Task objective:
Type out the records that follow, exactly as given.
========
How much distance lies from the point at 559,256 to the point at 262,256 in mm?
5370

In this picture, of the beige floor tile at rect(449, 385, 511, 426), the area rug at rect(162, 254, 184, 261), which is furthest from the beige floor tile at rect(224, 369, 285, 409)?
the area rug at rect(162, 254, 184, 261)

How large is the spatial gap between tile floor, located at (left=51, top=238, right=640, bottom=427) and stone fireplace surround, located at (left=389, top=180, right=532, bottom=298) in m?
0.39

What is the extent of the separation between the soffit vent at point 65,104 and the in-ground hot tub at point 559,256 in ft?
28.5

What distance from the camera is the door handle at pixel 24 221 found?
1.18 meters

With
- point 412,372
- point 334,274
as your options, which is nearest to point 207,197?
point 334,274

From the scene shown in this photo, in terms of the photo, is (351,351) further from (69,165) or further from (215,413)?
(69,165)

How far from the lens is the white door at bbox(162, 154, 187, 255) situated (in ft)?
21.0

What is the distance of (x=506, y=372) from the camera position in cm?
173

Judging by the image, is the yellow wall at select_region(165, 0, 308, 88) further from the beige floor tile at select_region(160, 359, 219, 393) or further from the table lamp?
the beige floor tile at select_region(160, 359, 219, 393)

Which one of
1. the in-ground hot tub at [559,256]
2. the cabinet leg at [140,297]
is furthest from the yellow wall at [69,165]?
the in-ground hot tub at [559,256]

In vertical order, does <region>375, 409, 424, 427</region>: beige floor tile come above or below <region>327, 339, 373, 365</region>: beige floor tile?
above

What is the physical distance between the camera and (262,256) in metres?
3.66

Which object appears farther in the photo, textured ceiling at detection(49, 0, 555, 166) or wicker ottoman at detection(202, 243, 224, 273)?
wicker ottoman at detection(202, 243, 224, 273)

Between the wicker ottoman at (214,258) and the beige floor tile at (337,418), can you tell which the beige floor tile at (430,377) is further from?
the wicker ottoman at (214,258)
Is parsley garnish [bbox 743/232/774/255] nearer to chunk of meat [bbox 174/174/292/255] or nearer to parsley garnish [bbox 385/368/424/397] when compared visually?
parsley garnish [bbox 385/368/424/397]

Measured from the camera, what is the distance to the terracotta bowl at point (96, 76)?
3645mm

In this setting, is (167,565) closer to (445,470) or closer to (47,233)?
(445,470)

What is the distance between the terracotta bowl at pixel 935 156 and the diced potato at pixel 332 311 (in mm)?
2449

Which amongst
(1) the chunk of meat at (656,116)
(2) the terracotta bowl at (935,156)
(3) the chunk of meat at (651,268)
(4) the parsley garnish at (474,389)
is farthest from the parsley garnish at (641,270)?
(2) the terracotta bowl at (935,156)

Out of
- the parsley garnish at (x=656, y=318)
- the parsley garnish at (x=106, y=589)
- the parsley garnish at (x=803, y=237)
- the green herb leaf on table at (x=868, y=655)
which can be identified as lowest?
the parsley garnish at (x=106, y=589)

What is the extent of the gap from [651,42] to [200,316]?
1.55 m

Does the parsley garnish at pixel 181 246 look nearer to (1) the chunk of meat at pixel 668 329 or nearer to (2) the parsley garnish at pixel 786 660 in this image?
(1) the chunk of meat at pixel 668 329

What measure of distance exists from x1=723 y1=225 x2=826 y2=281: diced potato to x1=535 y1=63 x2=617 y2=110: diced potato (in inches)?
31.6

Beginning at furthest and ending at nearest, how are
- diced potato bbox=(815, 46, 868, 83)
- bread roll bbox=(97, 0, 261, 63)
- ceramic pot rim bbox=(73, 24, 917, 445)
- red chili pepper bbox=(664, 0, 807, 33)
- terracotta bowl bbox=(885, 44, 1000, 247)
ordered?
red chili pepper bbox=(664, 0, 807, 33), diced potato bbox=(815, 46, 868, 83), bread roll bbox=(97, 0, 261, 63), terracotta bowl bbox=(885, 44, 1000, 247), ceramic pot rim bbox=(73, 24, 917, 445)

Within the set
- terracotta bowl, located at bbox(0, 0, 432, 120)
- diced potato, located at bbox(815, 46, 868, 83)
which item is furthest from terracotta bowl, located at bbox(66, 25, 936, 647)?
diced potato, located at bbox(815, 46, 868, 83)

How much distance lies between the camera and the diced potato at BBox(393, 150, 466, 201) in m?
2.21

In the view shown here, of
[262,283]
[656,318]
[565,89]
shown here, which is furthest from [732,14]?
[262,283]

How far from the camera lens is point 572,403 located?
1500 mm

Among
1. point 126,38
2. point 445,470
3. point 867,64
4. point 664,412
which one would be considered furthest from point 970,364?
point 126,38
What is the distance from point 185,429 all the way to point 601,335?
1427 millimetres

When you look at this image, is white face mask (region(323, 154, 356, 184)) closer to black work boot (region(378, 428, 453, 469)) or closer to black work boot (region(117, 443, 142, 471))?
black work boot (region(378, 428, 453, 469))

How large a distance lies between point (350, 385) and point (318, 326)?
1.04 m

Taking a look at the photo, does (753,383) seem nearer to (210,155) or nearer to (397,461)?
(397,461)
========
Answer:
How much distance lies from the point at 559,256 to the point at 262,256 in mm?
5370

In this picture, of the beige floor tile at rect(449, 385, 511, 426), the area rug at rect(162, 254, 184, 261), which is furthest from the beige floor tile at rect(224, 369, 285, 409)?
the area rug at rect(162, 254, 184, 261)

How large is the spatial gap between tile floor, located at (left=51, top=238, right=640, bottom=427) and stone fireplace surround, located at (left=389, top=180, right=532, bottom=298) in m?
0.39

What is the extent of the separation between the soffit vent at point 65,104 and the in-ground hot tub at point 559,256 in ft?
28.5

What distance from the camera is the door handle at pixel 24 221 found?
1.18 meters

With
- point 412,372
- point 334,274
as your options, which is nearest to point 207,197?
point 334,274

From the scene shown in this photo, in terms of the photo, is (351,351) further from (69,165) or further from (215,413)?
(69,165)

How far from the lens is the white door at bbox(162, 154, 187, 255) situated (in ft)?
21.0

What is the distance of (x=506, y=372) from the camera position in cm?
173

Judging by the image, is the yellow wall at select_region(165, 0, 308, 88) further from the beige floor tile at select_region(160, 359, 219, 393) or further from the table lamp?
the beige floor tile at select_region(160, 359, 219, 393)

Which one of
1. the in-ground hot tub at [559,256]
2. the cabinet leg at [140,297]
is furthest from the yellow wall at [69,165]?
the in-ground hot tub at [559,256]

In vertical order, does <region>375, 409, 424, 427</region>: beige floor tile come above or below <region>327, 339, 373, 365</region>: beige floor tile?
above

What is the physical distance between the camera and (262,256) in metres?
3.66

Which object appears farther in the photo, textured ceiling at detection(49, 0, 555, 166) or wicker ottoman at detection(202, 243, 224, 273)?
wicker ottoman at detection(202, 243, 224, 273)

Between the wicker ottoman at (214,258) and the beige floor tile at (337,418), can you tell which the beige floor tile at (430,377) is further from?
the wicker ottoman at (214,258)
Is parsley garnish [bbox 743/232/774/255] nearer to chunk of meat [bbox 174/174/292/255] or nearer to parsley garnish [bbox 385/368/424/397] when compared visually?
parsley garnish [bbox 385/368/424/397]

Measured from the camera, what is the distance to the terracotta bowl at point (96, 76)?
3645mm

In this setting, is (167,565) closer to (445,470) or closer to (47,233)?
(445,470)

What is the distance between the terracotta bowl at pixel 935 156 and the diced potato at pixel 332 311 (in mm)?
2449

Which amongst
(1) the chunk of meat at (656,116)
(2) the terracotta bowl at (935,156)
(3) the chunk of meat at (651,268)
(4) the parsley garnish at (474,389)
is farthest from the parsley garnish at (641,270)?
(2) the terracotta bowl at (935,156)

Out of
- the parsley garnish at (x=656, y=318)
- the parsley garnish at (x=106, y=589)
- the parsley garnish at (x=803, y=237)
- the green herb leaf on table at (x=868, y=655)
which can be identified as lowest?
the parsley garnish at (x=106, y=589)

What is the extent of the gap from [651,42] to [200,316]?
1.55 m

Does the parsley garnish at pixel 181 246 look nearer to (1) the chunk of meat at pixel 668 329 or nearer to (2) the parsley garnish at pixel 786 660 in this image?
(1) the chunk of meat at pixel 668 329

What measure of distance exists from x1=723 y1=225 x2=826 y2=281: diced potato to x1=535 y1=63 x2=617 y2=110: diced potato (in inches)?
31.6

Beginning at furthest and ending at nearest, how are
- diced potato bbox=(815, 46, 868, 83)
- bread roll bbox=(97, 0, 261, 63)
- ceramic pot rim bbox=(73, 24, 917, 445)
- red chili pepper bbox=(664, 0, 807, 33)
- terracotta bowl bbox=(885, 44, 1000, 247)
ordered?
red chili pepper bbox=(664, 0, 807, 33), diced potato bbox=(815, 46, 868, 83), bread roll bbox=(97, 0, 261, 63), terracotta bowl bbox=(885, 44, 1000, 247), ceramic pot rim bbox=(73, 24, 917, 445)

Within the set
- terracotta bowl, located at bbox(0, 0, 432, 120)
- diced potato, located at bbox(815, 46, 868, 83)
which item is furthest from terracotta bowl, located at bbox(66, 25, 936, 647)?
diced potato, located at bbox(815, 46, 868, 83)

How much distance lies between the camera and the diced potato at BBox(393, 150, 466, 201) in m?
2.21

In the view shown here, of
[262,283]
[656,318]
[565,89]
shown here, which is furthest from [732,14]?
[262,283]

How far from the camera lens is point 572,403 located?
1500 mm

Among
1. point 126,38
2. point 445,470
3. point 867,64
4. point 664,412
which one would be considered furthest from point 970,364?
point 126,38
What is the distance from point 185,429 all the way to point 601,335?
1427 millimetres

When you look at this image, is white face mask (region(323, 154, 356, 184)) closer to black work boot (region(378, 428, 453, 469)) or closer to black work boot (region(117, 443, 142, 471))?
black work boot (region(378, 428, 453, 469))

How large a distance lies between point (350, 385) and point (318, 326)?
1.04 m

Taking a look at the photo, does (753,383) seem nearer to (210,155) or nearer to (397,461)?
(397,461)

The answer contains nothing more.